Stored dataset items
▬▬▬▬▬▬

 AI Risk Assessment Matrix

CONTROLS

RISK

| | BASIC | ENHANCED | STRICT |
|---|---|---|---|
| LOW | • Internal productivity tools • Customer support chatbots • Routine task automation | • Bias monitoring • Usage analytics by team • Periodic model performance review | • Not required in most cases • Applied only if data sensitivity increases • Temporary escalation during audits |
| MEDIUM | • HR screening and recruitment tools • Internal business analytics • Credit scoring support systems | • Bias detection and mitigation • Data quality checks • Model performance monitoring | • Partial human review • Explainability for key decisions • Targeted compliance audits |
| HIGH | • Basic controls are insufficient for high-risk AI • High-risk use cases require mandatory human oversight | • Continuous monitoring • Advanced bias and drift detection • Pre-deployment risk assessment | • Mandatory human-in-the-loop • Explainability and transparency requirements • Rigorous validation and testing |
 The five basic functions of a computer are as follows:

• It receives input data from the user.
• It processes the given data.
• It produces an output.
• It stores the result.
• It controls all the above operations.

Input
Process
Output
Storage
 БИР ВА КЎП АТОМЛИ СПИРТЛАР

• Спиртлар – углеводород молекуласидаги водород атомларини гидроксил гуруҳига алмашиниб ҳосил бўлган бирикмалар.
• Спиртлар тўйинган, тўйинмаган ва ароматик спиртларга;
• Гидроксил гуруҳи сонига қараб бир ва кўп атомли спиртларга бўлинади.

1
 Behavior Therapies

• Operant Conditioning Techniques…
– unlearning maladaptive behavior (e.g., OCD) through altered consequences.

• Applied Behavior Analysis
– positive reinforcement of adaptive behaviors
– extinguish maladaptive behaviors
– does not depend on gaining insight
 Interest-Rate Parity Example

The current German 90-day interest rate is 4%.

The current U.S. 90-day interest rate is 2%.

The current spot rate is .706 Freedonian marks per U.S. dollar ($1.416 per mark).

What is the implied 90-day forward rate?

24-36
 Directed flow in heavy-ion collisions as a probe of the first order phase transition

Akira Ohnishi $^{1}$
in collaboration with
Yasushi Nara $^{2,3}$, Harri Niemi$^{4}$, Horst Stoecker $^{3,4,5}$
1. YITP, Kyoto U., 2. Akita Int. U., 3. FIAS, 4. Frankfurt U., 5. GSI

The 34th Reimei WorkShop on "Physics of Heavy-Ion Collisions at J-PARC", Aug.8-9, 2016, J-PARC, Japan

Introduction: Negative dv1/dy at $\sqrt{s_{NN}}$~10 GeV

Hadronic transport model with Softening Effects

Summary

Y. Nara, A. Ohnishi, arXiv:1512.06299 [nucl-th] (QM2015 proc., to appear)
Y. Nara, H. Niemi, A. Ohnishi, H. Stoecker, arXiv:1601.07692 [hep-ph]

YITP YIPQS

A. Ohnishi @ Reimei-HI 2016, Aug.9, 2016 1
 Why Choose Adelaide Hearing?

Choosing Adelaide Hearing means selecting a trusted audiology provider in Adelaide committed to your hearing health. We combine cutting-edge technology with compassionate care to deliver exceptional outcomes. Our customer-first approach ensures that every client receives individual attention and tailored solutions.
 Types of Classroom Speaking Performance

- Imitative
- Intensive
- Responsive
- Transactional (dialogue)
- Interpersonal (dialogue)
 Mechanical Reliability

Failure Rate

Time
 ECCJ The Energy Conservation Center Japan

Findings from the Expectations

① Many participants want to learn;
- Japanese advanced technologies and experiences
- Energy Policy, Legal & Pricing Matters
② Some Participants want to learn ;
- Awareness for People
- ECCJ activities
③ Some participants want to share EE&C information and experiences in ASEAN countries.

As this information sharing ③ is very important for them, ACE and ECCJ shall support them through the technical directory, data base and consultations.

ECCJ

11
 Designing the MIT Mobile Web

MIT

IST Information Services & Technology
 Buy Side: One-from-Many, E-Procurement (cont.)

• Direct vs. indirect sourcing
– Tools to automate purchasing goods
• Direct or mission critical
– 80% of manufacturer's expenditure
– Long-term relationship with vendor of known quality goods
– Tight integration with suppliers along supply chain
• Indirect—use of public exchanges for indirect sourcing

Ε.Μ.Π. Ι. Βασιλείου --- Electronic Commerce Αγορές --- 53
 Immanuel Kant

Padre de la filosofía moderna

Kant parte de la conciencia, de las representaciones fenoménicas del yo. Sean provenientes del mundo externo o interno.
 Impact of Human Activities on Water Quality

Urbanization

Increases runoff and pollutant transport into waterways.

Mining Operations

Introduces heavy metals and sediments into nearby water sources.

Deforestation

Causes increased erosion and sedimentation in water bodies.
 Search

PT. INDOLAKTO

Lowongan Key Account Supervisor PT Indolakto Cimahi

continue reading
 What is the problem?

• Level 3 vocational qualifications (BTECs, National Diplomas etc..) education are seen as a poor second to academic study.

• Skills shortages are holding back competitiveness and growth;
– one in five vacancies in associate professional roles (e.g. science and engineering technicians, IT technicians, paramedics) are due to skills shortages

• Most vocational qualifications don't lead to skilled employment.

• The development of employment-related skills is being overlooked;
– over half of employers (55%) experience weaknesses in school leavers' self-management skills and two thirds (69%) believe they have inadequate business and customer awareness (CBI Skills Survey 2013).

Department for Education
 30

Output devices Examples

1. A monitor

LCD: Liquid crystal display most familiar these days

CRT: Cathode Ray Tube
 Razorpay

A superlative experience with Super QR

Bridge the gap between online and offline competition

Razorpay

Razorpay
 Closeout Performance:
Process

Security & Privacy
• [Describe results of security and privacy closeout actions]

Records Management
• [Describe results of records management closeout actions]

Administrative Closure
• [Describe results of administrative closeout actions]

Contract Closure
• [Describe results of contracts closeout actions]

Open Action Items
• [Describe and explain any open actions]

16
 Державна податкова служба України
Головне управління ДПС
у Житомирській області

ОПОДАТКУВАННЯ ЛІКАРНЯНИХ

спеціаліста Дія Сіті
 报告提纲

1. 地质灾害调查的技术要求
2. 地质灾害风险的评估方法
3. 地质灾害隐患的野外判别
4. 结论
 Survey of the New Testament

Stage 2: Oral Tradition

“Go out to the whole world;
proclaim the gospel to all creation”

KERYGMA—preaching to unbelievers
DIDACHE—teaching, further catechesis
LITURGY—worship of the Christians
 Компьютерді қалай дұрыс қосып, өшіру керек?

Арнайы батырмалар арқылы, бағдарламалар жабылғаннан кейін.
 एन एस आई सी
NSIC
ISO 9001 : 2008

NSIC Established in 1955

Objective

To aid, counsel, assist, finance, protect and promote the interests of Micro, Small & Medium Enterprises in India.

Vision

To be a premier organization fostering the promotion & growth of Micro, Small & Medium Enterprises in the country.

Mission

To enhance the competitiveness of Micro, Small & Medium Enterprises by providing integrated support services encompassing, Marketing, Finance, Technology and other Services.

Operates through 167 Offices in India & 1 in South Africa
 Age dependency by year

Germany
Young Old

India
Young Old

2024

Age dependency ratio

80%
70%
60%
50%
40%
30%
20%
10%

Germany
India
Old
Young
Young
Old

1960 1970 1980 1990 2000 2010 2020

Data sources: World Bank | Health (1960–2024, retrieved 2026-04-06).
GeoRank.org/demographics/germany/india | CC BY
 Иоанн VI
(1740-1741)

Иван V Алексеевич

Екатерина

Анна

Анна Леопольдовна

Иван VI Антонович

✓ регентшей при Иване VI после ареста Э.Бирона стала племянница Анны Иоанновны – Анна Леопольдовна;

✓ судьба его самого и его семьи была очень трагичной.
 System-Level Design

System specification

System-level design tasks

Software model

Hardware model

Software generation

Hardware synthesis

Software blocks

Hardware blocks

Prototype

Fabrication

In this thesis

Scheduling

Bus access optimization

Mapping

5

▬▬▬▬▬▬

- _What is needed_
From the entries above, print the lines beginning at the one with "Directed flow in" and stopping after the one with "- Japanese advanced", exactly as written and with nothing else.

- _Result of the exercise_
 Directed flow in heavy-ion collisions as a probe of the first order phase transition

Akira Ohnishi $^{1}$
in collaboration with
Yasushi Nara $^{2,3}$, Harri Niemi$^{4}$, Horst Stoecker $^{3,4,5}$
1. YITP, Kyoto U., 2. Akita Int. U., 3. FIAS, 4. Frankfurt U., 5. GSI

The 34th Reimei WorkShop on "Physics of Heavy-Ion Collisions at J-PARC", Aug.8-9, 2016, J-PARC, Japan

Introduction: Negative dv1/dy at $\sqrt{s_{NN}}$~10 GeV

Hadronic transport model with Softening Effects

Summary

Y. Nara, A. Ohnishi, arXiv:1512.06299 [nucl-th] (QM2015 proc., to appear)
Y. Nara, H. Niemi, A. Ohnishi, H. Stoecker, arXiv:1601.07692 [hep-ph]

YITP YIPQS

A. Ohnishi @ Reimei-HI 2016, Aug.9, 2016 1
 Why Choose Adelaide Hearing?

Choosing Adelaide Hearing means selecting a trusted audiology provider in Adelaide committed to your hearing health. We combine cutting-edge technology with compassionate care to deliver exceptional outcomes. Our customer-first approach ensures that every client receives individual attention and tailored solutions.
 Types of Classroom Speaking Performance

- Imitative
- Intensive
- Responsive
- Transactional (dialogue)
- Interpersonal (dialogue)
 Mechanical Reliability

Failure Rate

Time
 ECCJ The Energy Conservation Center Japan

Findings from the Expectations

① Many participants want to learn;
- Japanese advanced technologies and experiences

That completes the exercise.